### Requirement
Output every line of the entries below without changing a single character.

Stored dataset items
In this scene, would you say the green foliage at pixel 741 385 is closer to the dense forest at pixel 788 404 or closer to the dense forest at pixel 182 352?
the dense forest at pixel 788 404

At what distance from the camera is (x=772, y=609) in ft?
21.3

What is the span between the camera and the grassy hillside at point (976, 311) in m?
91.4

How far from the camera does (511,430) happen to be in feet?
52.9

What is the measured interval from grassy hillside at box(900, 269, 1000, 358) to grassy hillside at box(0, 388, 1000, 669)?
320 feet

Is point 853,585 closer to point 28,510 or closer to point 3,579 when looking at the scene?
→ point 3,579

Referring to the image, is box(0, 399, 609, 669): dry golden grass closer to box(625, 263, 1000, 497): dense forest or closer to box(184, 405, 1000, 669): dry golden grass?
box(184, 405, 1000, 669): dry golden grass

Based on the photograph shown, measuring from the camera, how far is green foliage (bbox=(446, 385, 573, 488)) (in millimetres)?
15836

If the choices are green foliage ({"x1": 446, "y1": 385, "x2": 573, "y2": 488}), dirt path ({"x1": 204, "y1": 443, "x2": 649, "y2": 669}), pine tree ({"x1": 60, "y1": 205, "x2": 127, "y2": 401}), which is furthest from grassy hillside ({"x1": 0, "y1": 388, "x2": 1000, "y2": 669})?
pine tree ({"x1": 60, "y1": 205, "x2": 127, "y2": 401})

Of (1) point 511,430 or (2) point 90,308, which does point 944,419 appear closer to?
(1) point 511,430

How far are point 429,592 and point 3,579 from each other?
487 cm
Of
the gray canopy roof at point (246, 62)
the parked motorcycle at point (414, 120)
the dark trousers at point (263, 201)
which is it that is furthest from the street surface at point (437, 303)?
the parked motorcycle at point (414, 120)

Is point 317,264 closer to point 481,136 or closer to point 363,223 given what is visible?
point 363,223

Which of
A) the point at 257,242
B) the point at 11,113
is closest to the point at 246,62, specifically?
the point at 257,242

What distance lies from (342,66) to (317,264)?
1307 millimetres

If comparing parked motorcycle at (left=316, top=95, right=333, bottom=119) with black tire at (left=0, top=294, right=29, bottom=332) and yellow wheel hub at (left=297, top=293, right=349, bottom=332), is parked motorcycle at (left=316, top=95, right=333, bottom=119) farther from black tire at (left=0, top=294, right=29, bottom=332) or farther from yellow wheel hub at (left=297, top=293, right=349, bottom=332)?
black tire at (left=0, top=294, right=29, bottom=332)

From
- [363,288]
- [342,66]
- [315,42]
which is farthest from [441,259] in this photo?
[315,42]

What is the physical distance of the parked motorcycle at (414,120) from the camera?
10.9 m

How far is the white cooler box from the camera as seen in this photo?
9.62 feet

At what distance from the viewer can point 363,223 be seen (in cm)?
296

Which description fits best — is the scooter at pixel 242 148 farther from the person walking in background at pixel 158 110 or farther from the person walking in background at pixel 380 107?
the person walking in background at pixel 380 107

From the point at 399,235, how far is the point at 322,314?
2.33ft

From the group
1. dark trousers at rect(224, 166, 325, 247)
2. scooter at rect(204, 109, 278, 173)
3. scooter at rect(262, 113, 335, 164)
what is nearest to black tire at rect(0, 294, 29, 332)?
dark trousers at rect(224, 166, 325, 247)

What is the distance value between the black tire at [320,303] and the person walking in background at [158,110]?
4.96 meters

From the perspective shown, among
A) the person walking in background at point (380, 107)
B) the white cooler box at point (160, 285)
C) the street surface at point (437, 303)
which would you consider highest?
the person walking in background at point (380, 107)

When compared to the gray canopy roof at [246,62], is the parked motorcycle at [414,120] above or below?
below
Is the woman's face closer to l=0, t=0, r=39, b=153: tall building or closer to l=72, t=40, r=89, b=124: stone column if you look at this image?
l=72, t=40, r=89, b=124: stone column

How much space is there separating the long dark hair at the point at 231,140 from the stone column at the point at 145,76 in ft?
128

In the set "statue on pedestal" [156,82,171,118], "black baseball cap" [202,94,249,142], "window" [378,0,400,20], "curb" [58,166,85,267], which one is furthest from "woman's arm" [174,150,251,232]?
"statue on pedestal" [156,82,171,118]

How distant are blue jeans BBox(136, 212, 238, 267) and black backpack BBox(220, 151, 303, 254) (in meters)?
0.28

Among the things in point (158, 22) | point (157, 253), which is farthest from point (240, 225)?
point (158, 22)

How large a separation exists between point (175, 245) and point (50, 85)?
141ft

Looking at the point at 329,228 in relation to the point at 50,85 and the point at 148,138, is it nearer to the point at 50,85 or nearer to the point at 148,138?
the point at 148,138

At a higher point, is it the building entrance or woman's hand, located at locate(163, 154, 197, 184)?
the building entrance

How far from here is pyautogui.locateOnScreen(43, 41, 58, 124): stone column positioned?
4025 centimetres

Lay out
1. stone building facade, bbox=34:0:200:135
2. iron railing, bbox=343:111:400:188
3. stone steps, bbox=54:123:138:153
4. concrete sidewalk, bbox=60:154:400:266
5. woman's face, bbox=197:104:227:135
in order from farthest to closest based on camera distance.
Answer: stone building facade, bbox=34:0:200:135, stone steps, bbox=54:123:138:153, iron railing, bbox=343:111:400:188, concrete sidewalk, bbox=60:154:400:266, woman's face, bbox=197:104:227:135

### Finished task
In this scene, would you say the green foliage at pixel 741 385 is closer to the dense forest at pixel 788 404 or closer to the dense forest at pixel 182 352?
the dense forest at pixel 788 404

At what distance from the camera is (x=772, y=609) in ft?
21.3

What is the span between the camera and the grassy hillside at point (976, 311) in m?
91.4

How far from the camera does (511,430) happen to be in feet?
52.9

What is the measured interval from grassy hillside at box(900, 269, 1000, 358) to grassy hillside at box(0, 388, 1000, 669)?
320 feet

Is point 853,585 closer to point 28,510 or closer to point 3,579 when looking at the scene?
→ point 3,579

Referring to the image, is box(0, 399, 609, 669): dry golden grass closer to box(625, 263, 1000, 497): dense forest or closer to box(184, 405, 1000, 669): dry golden grass?
box(184, 405, 1000, 669): dry golden grass

Based on the photograph shown, measuring from the camera, how far is green foliage (bbox=(446, 385, 573, 488)) (in millimetres)?
15836

If the choices are green foliage ({"x1": 446, "y1": 385, "x2": 573, "y2": 488}), dirt path ({"x1": 204, "y1": 443, "x2": 649, "y2": 669}), pine tree ({"x1": 60, "y1": 205, "x2": 127, "y2": 401}), which is furthest from grassy hillside ({"x1": 0, "y1": 388, "x2": 1000, "y2": 669})?
pine tree ({"x1": 60, "y1": 205, "x2": 127, "y2": 401})

Of (1) point 511,430 or (2) point 90,308, which does point 944,419 appear closer to?
(1) point 511,430

How far are point 429,592 and point 3,579 from each other?
487 cm
Of
the gray canopy roof at point (246, 62)
the parked motorcycle at point (414, 120)
the dark trousers at point (263, 201)
which is it that is furthest from the street surface at point (437, 303)?
the parked motorcycle at point (414, 120)

Is point 317,264 closer to point 481,136 or closer to point 363,223 given what is visible?
point 363,223

Which of
A) the point at 257,242
B) the point at 11,113
is closest to the point at 246,62, specifically?
the point at 257,242

What distance lies from (342,66) to (317,264)?
1307 millimetres

If comparing parked motorcycle at (left=316, top=95, right=333, bottom=119) with black tire at (left=0, top=294, right=29, bottom=332) and yellow wheel hub at (left=297, top=293, right=349, bottom=332), is parked motorcycle at (left=316, top=95, right=333, bottom=119) farther from black tire at (left=0, top=294, right=29, bottom=332) or farther from yellow wheel hub at (left=297, top=293, right=349, bottom=332)?
black tire at (left=0, top=294, right=29, bottom=332)

From
- [363,288]
- [342,66]
- [315,42]
which is farthest from [441,259] in this photo?
[315,42]

What is the physical distance of the parked motorcycle at (414,120) from the camera?
10.9 m

How far is the white cooler box from the camera as seen in this photo?
9.62 feet

At what distance from the viewer can point 363,223 be seen (in cm)?
296

Which description fits best — is the scooter at pixel 242 148 farther from the person walking in background at pixel 158 110 or farther from the person walking in background at pixel 380 107?
the person walking in background at pixel 380 107

From the point at 399,235, how far is the point at 322,314?
2.33ft

From the group
1. dark trousers at rect(224, 166, 325, 247)
2. scooter at rect(204, 109, 278, 173)
3. scooter at rect(262, 113, 335, 164)
what is nearest to black tire at rect(0, 294, 29, 332)?
dark trousers at rect(224, 166, 325, 247)

What is the distance value between the black tire at [320,303] and the person walking in background at [158,110]?
4.96 meters

From the perspective shown, among
A) the person walking in background at point (380, 107)
B) the white cooler box at point (160, 285)
C) the street surface at point (437, 303)
which would you consider highest?
the person walking in background at point (380, 107)

When compared to the gray canopy roof at [246,62], is the parked motorcycle at [414,120] above or below?
below
Is the woman's face closer to l=0, t=0, r=39, b=153: tall building or closer to l=72, t=40, r=89, b=124: stone column if you look at this image?
l=72, t=40, r=89, b=124: stone column

How much space is there separating the long dark hair at the point at 231,140 from the stone column at the point at 145,76 in ft?
128

In the set "statue on pedestal" [156,82,171,118], "black baseball cap" [202,94,249,142], "window" [378,0,400,20], "curb" [58,166,85,267], which one is furthest from "woman's arm" [174,150,251,232]?
"statue on pedestal" [156,82,171,118]

How distant are blue jeans BBox(136, 212, 238, 267) and black backpack BBox(220, 151, 303, 254) (in meters)?
0.28

Among the things in point (158, 22) | point (157, 253), which is farthest from point (240, 225)?
point (158, 22)

How large a separation exists between point (175, 245) and point (50, 85)?
141ft

Looking at the point at 329,228 in relation to the point at 50,85 and the point at 148,138, is it nearer to the point at 50,85 or nearer to the point at 148,138?
the point at 148,138

At a higher point, is it the building entrance or woman's hand, located at locate(163, 154, 197, 184)?
the building entrance

How far from here is pyautogui.locateOnScreen(43, 41, 58, 124): stone column positioned?
4025 centimetres

Lay out
1. stone building facade, bbox=34:0:200:135
2. iron railing, bbox=343:111:400:188
3. stone steps, bbox=54:123:138:153
4. concrete sidewalk, bbox=60:154:400:266
5. woman's face, bbox=197:104:227:135
in order from farthest to closest based on camera distance.
Answer: stone building facade, bbox=34:0:200:135, stone steps, bbox=54:123:138:153, iron railing, bbox=343:111:400:188, concrete sidewalk, bbox=60:154:400:266, woman's face, bbox=197:104:227:135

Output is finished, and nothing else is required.